- Louviers
- U.S. National Register of Historic Places
- Location: 10 Black Gates Rd., Wilmington, Delaware
- Coordinates: 39°47′8″N 75°34′20″W﻿ / ﻿39.78556°N 75.57222°W
- Area: 9.9 acres (4.0 ha)
- Built: 1833
- Architectural style: Greek Revival
- NRHP reference No.: 71000231
- Added to NRHP: December 13, 1971

= Louviers (Wilmington, Delaware) =

Historic house in Delaware, United States

Louviers, also known as Upper Louviers and Black Gates, was a historic home located at Wilmington in New Castle County, Delaware.

==History==
The original section was built in 1833 as a two-story stone dwelling measuring 31 feet, 8 inches wide and 35 feet long. Additions were made in 1833, 1837, after 1837, and after 1901. The second addition included a third floor and a facade with a Greek Revival style porch.

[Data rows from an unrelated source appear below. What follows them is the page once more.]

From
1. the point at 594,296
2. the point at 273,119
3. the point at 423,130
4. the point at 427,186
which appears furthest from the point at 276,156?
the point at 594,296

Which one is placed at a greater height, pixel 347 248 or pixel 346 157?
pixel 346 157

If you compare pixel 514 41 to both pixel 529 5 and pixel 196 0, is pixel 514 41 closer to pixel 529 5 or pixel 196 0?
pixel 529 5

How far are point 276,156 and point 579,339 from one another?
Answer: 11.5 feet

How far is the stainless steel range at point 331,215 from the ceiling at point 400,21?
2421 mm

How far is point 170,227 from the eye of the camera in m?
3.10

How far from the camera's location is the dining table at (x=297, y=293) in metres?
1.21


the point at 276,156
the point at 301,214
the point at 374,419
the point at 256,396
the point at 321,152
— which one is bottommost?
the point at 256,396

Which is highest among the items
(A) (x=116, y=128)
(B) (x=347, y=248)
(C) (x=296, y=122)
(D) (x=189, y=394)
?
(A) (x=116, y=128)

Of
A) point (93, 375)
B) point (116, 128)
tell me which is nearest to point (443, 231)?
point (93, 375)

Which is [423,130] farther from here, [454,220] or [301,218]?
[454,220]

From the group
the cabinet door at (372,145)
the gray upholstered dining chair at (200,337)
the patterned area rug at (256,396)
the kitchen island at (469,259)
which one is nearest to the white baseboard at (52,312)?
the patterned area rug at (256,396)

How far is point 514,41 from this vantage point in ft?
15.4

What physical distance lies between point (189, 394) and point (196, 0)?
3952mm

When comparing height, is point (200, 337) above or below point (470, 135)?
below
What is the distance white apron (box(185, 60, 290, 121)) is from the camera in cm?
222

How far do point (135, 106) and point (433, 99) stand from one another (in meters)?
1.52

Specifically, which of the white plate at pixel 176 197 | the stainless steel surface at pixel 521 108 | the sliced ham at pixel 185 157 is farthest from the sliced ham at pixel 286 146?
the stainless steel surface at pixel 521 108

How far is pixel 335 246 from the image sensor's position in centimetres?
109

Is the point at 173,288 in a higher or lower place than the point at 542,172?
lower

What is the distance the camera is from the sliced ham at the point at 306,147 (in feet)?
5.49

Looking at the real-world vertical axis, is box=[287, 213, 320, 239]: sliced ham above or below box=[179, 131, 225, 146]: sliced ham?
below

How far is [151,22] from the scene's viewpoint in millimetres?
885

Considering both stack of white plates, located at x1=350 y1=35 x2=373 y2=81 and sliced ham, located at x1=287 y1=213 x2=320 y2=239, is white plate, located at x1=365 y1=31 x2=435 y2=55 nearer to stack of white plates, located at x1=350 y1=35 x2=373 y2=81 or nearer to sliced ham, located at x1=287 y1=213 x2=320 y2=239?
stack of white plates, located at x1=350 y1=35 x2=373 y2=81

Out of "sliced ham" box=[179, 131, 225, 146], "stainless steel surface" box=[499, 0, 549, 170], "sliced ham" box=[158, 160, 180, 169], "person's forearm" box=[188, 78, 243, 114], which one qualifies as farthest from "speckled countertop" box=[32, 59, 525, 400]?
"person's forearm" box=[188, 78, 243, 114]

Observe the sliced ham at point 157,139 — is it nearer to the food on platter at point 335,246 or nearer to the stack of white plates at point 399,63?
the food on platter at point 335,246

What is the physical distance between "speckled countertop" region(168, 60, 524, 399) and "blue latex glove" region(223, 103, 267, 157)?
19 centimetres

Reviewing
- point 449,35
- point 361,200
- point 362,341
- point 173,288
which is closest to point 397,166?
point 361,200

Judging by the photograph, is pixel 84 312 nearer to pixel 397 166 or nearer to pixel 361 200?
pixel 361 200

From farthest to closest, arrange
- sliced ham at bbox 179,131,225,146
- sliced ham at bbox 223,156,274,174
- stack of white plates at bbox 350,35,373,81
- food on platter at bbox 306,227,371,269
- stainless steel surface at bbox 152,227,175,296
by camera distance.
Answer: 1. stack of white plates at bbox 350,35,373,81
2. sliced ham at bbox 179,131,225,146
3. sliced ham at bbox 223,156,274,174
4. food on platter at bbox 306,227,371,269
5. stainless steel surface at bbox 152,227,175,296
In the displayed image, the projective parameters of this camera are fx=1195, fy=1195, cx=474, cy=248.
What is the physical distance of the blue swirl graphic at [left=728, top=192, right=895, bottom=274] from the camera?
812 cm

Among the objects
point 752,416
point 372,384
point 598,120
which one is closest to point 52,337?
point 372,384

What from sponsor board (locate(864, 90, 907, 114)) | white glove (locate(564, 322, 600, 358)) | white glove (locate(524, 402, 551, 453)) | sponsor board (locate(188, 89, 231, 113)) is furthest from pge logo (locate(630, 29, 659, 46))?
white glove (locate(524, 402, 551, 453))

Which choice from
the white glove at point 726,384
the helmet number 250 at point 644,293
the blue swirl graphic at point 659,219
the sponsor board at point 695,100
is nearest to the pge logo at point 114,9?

From 1837 to 1865, it was the home of Rear Admiral Samuel Francis Du Pont, a member of the prominent Du Pont family. Also located on the property are contributing gate houses, and an iron bridge (1877) that joined Louviers to the powder yards.

It was added to the National Register of Historic Places in 1971. The house has since been demolished, and its site incorporated into the DuPont Country Club. However, the gate houses along Rockland Road and the iron bridge over the Brandywine remain.